Chairman and CEO of General Motors Corporation, Rick Wagoner, stated that “tomorrow’s automobiles must be flexible enough to accommodate many different energy sources,” and that “a key part of that flexibility will be enabled by the development of electrically driven cars.”

In fact, electric cars are not a new phenomenon.
General Motors began producing the electrically powered car, EV1, in 1996 to meet the looming zero-emissions mandate initiated by California in 1990.

After the California Air Resources Board dropped its Zero Emissions Vehicle mandate, production of the EV1 was terminated. Customers who still had EV1s on lease were forced to return them to the dealership, despite the fact that many people were unwilling to do so and told the car manufacturer that they would jump any legal hurtles to keep their EV1s.

Before turning in their cars, EV1 owners and their supporters held a mock-funeral at the Hollywood Forever Cemetery in Los Angeles, California on July 24, 2003.

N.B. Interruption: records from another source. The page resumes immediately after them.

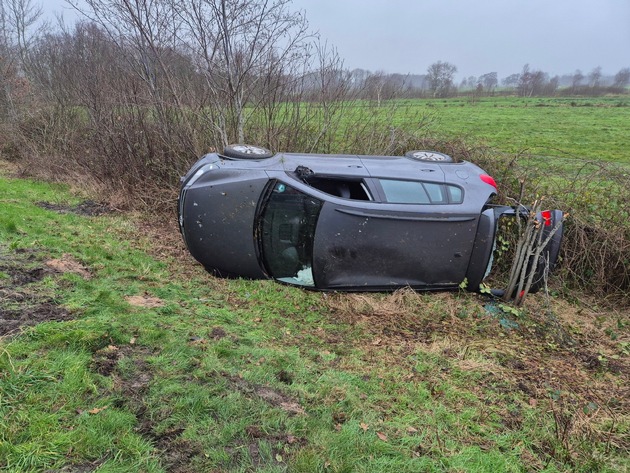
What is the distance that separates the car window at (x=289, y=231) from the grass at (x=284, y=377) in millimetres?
264

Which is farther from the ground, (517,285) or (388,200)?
(388,200)

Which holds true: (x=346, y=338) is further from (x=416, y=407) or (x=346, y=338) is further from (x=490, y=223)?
(x=490, y=223)

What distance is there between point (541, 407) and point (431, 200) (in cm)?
232

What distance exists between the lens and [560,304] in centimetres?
539

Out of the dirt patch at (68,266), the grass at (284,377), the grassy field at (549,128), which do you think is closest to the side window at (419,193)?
the grass at (284,377)

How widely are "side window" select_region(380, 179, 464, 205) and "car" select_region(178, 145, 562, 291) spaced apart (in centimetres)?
1

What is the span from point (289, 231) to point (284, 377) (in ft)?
6.45

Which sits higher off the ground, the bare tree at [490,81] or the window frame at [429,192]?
the bare tree at [490,81]

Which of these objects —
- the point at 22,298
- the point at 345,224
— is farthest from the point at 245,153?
the point at 22,298

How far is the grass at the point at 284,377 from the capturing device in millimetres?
2254

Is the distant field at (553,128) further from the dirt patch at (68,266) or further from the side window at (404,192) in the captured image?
the dirt patch at (68,266)

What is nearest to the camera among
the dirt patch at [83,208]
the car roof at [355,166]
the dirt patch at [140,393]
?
the dirt patch at [140,393]

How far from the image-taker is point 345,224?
4520 mm

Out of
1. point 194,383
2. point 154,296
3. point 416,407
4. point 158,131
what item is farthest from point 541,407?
point 158,131
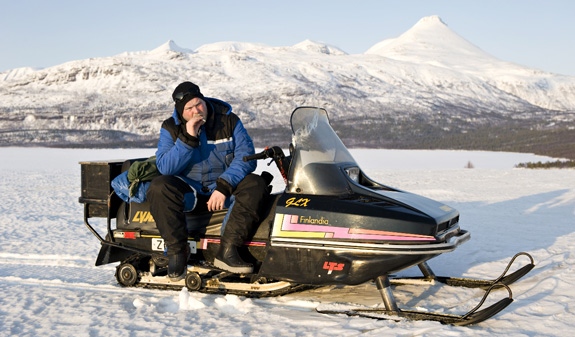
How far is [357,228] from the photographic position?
4008 millimetres

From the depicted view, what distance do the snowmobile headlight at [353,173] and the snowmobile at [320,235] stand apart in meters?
0.01

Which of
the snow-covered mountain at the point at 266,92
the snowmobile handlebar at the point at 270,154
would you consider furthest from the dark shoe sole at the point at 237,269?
the snow-covered mountain at the point at 266,92

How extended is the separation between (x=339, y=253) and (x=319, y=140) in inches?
36.6

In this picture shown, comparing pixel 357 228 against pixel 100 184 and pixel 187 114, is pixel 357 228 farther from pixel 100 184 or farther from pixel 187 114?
pixel 100 184

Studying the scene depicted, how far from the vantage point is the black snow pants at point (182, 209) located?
4367 millimetres

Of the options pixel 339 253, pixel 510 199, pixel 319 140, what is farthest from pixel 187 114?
pixel 510 199

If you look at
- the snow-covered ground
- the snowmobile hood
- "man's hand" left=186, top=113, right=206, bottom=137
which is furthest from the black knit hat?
the snowmobile hood

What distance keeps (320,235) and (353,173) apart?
0.65 metres

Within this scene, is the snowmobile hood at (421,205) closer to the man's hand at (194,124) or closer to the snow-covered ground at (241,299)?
the snow-covered ground at (241,299)

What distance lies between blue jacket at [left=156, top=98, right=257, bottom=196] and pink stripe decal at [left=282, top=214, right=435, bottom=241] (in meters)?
0.60

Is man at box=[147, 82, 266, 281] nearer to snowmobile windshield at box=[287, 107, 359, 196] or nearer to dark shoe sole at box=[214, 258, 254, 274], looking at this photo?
dark shoe sole at box=[214, 258, 254, 274]

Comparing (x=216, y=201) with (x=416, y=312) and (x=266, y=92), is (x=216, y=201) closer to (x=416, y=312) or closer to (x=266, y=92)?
(x=416, y=312)

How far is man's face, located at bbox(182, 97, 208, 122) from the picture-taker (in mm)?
4574

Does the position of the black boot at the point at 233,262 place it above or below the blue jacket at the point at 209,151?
below
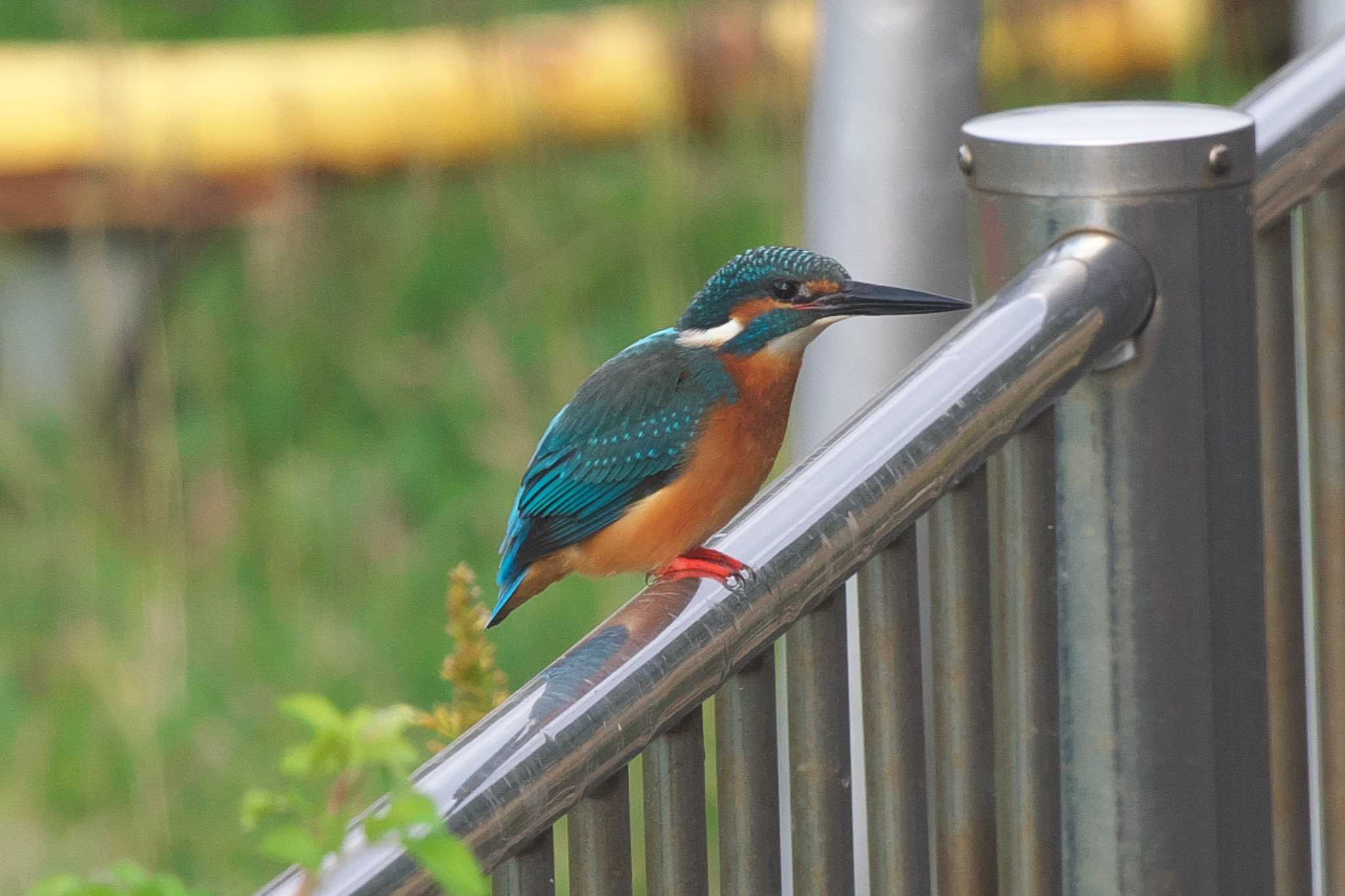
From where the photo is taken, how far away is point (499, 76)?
4.99 m

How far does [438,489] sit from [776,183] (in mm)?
1240

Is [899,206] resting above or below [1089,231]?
below

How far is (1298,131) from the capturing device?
1.64 metres

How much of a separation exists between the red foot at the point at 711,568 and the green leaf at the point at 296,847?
346mm

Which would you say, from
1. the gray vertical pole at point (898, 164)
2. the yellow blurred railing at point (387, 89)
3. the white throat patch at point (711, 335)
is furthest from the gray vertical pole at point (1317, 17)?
the yellow blurred railing at point (387, 89)

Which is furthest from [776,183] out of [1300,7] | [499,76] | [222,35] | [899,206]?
[899,206]

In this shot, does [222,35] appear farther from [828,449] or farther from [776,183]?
[828,449]

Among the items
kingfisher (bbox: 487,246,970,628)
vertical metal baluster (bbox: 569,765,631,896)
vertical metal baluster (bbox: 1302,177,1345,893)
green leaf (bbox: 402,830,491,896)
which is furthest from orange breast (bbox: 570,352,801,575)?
green leaf (bbox: 402,830,491,896)

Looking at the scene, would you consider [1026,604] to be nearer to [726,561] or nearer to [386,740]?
[726,561]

Despite bolstering a lot of support for their cause, EV1 owners were all forced to return their cars to GM. The EV1s were then left in storage, put into museums or scrapped.

California is again cracking down on fuel emissions, but this time they have the celebrity power and legal and financial backing in Governor Arnold Schwarzenegger to hopefully make green-technology stick.

As for the rest of the world, I guess we’ll just have to wait and see if the Volt has some teeth.